▶ [Requirements] Copy the listing below word for word, leaving out the pictures.

▶ [Entries shown]
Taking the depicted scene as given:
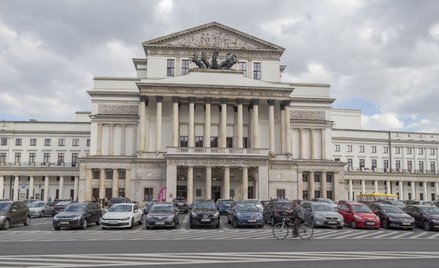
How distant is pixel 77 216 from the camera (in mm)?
26641

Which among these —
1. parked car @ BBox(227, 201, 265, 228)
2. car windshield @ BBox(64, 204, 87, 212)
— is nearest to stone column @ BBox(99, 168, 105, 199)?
car windshield @ BBox(64, 204, 87, 212)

▶ [Task answer]
Taking the depicted scene as given:
How distant is pixel 77 216 from the camera (in mm)?
26641

Which among these —
1. parked car @ BBox(227, 201, 265, 228)
2. car windshield @ BBox(64, 204, 87, 212)
— is nearest to stone column @ BBox(99, 168, 105, 199)?
car windshield @ BBox(64, 204, 87, 212)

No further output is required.